During late November, a letter drafted by retired chairman of the U.S. Federal Mine Safety and Health Review Commission Mike Duffy and signed by 10 former members of the commission notified the Secretary of Labor that it did not agree with the Mine Safety and Health Administration’s (MSHA) proposed changes to section 30 CFR 100.

The former commissioners said that they “strongly oppose the proposed rule as an attempt to circumvent the express design of the statute, an unprecedented attack on the review commission’s independence and unlawful usurpation of the commission’s role as the ultimate and dispassionate assessor of civil penalties under the Mine Act. Thus, we join with the current commission in opposition to the proposed rule.”

In an era of sometimes unimaginable regulatory overreach, should the industry even ask why MSHA is proposing this change now? The system was working. The proposed rule change would condense citation description categories and some believe it would lead to inspectors increasing the severity of allegations. The proposed rule change would also strip away the commission’s authority, eliminating congressionally created independent assessment of penalties for MSHA-alleged violations.

MSHA claims the proposed rule change would reduce the quantity of litigated citations/orders and simplify the citation writing process. Meanwhile, others say the proposed rule changes will make it more difficult for operators to challenge citations/orders and make it easier for inspectors to issue citations/orders. The Coalition for MSHA Fairness estimates that the MSHA proposal will increase penalties by as much as tenfold, convert almost all citations to “significant and substantial” violations, and eliminate incentives for voluntary safety initiatives.

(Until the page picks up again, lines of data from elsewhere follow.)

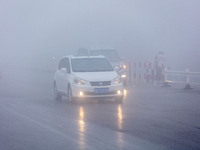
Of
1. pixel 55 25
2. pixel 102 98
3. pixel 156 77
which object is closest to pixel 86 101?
pixel 102 98

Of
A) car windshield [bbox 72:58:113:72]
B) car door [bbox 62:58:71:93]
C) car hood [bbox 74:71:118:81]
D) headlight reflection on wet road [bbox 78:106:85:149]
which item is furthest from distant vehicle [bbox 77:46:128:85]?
headlight reflection on wet road [bbox 78:106:85:149]

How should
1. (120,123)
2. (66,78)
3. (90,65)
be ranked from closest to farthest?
(120,123)
(66,78)
(90,65)

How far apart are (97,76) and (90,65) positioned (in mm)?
1266

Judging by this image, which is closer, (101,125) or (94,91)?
(101,125)

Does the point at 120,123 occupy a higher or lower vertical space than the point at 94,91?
lower

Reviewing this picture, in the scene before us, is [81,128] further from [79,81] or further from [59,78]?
[59,78]

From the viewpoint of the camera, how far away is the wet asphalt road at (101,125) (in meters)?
8.39

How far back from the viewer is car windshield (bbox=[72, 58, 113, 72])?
16.3 metres

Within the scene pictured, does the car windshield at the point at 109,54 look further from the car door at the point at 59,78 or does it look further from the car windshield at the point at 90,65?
the car windshield at the point at 90,65

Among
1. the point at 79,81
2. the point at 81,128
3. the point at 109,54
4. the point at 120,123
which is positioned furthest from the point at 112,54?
the point at 81,128

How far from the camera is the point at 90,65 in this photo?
16.6 metres

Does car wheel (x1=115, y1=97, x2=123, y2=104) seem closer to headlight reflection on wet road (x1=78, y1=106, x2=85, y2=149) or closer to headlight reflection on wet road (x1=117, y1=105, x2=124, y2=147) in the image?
headlight reflection on wet road (x1=117, y1=105, x2=124, y2=147)

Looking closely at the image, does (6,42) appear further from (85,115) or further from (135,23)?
Result: (85,115)

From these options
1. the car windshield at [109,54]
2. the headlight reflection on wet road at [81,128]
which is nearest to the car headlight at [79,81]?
the headlight reflection on wet road at [81,128]
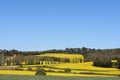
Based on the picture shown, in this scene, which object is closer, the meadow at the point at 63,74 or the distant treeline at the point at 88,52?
the meadow at the point at 63,74

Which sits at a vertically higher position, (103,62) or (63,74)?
(103,62)

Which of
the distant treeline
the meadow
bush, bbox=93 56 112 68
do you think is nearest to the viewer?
the meadow

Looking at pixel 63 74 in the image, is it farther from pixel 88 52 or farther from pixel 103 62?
pixel 88 52

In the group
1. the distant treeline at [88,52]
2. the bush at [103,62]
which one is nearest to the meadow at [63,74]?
the distant treeline at [88,52]

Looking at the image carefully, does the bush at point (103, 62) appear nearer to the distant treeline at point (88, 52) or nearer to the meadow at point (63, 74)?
the distant treeline at point (88, 52)

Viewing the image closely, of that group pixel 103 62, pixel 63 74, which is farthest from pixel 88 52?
pixel 63 74

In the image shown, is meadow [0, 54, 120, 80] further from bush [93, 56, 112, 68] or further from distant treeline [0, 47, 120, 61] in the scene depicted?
bush [93, 56, 112, 68]

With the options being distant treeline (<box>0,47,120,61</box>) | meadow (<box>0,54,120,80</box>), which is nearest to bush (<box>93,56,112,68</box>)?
distant treeline (<box>0,47,120,61</box>)

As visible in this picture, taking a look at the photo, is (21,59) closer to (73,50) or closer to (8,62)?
(8,62)

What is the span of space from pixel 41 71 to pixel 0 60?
197ft

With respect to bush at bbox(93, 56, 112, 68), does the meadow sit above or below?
below

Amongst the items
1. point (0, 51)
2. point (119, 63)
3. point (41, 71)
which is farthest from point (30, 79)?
point (0, 51)

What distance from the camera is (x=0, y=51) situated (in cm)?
14600

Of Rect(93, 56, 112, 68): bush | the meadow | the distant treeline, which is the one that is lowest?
the meadow
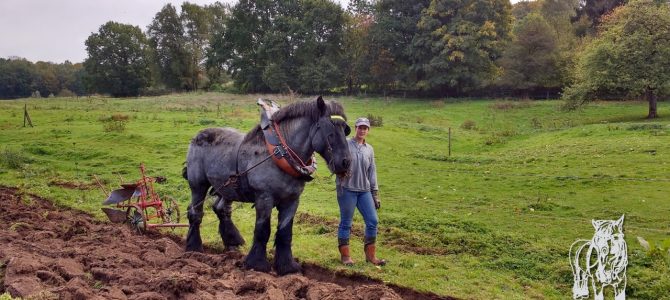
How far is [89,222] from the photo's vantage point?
9812 mm

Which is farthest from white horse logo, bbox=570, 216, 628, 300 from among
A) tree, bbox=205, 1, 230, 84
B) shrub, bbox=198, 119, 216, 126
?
tree, bbox=205, 1, 230, 84

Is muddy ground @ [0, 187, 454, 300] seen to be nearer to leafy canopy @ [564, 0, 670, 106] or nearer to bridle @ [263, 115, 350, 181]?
bridle @ [263, 115, 350, 181]

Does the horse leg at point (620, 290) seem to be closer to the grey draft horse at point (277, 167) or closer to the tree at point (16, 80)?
the grey draft horse at point (277, 167)

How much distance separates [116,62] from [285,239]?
5881cm

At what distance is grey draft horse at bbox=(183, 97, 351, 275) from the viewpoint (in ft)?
20.9

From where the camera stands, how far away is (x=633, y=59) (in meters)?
28.9

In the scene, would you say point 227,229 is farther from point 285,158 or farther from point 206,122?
point 206,122

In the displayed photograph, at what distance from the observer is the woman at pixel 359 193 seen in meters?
7.18

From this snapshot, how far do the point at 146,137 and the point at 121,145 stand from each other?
49.2 inches

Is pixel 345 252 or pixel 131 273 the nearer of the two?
pixel 131 273

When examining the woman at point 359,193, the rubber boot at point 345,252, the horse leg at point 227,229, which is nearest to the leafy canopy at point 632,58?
the woman at point 359,193


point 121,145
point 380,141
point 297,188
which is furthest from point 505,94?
point 297,188

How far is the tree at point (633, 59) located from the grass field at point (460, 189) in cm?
192

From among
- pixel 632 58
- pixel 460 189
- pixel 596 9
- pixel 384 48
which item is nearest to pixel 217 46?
pixel 384 48
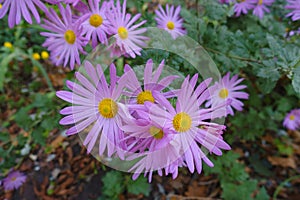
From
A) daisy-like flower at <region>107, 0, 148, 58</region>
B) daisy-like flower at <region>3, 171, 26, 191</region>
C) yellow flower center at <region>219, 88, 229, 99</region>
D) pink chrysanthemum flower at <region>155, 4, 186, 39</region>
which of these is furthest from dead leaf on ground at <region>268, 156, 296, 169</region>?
daisy-like flower at <region>3, 171, 26, 191</region>

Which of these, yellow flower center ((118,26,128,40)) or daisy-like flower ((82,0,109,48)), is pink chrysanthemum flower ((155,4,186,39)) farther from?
daisy-like flower ((82,0,109,48))

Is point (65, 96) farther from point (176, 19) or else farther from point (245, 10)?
point (245, 10)

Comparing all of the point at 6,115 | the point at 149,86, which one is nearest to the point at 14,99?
the point at 6,115

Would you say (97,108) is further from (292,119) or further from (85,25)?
(292,119)

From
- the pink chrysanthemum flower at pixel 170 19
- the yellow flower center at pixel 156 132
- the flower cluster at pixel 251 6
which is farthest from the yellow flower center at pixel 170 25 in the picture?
the yellow flower center at pixel 156 132

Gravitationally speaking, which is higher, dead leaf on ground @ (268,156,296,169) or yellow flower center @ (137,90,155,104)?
dead leaf on ground @ (268,156,296,169)

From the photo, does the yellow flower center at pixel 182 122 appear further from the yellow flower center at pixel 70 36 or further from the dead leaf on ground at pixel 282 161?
the dead leaf on ground at pixel 282 161
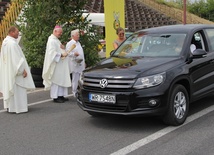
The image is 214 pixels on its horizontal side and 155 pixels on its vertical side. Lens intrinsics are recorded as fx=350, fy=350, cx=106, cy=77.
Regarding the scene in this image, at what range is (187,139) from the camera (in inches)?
201

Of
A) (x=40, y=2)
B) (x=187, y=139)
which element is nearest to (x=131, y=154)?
(x=187, y=139)

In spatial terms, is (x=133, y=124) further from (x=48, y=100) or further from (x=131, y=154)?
(x=48, y=100)

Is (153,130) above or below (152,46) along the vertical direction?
below

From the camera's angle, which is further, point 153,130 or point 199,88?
point 199,88

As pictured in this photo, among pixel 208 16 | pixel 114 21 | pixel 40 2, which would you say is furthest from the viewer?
pixel 208 16

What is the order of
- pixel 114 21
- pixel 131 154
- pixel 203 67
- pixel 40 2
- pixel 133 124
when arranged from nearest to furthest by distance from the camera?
1. pixel 131 154
2. pixel 133 124
3. pixel 203 67
4. pixel 40 2
5. pixel 114 21

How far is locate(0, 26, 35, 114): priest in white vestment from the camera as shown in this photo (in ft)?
22.9

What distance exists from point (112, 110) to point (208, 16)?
61.7 meters

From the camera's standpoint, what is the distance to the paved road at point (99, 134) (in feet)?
15.7

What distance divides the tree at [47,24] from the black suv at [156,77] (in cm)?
387

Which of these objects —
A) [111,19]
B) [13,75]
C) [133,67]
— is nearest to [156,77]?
[133,67]

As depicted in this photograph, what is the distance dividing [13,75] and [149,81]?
300 cm

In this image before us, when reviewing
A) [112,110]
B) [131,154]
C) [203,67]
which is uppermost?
[203,67]

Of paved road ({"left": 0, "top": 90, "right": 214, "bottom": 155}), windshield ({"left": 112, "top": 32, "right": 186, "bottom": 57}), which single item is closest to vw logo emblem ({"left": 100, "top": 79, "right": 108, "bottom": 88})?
paved road ({"left": 0, "top": 90, "right": 214, "bottom": 155})
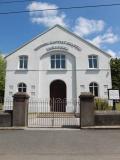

The industry could see massive increases in penalties, according to the Coalition for MSHA Fairness. A small underground mine receiving 104(a) citations during three inspections in 2014 would see a tenfold increase ($2,500 to $25,000) in penalties. A midsized surface MNM mine receiving 104(a) citations during two inspections in 2014 would see a ninefold increase ($1,800 to $17,500) in penalties. A large surface MNM mine receiving 104(a) citations during three inspections in 2014 would see a threefold increase ($93,500 to $284,000) in penalties.

Litigation spiked when the last changes were made to part 100 and they have been dropping steadily since. The former commissioners recognize more than anyone the frustrations of dealing with surges in litigation. The commissioners pointed this out in the letter and also explained that initiatives taken to streamline the process for handling disputes arising from enforcement must comport with the law. “Congress made hard choices in response to the questions it confronted in fashioning the Mine Act,” the commissioners wrote. “Those choices must be observed and honored. One of those choices was the decision to cleanly separate the enforcement function from the adjudicative function by placing them in wholly separate agencies.”

The former commissioners asked the Secretary of Labor to withdraw the proposed rule to the extent that it encroaches upon the role, authority and prerogatives of the Independent Review Commission in its exclusive role of assessing penalties under the Mine Act.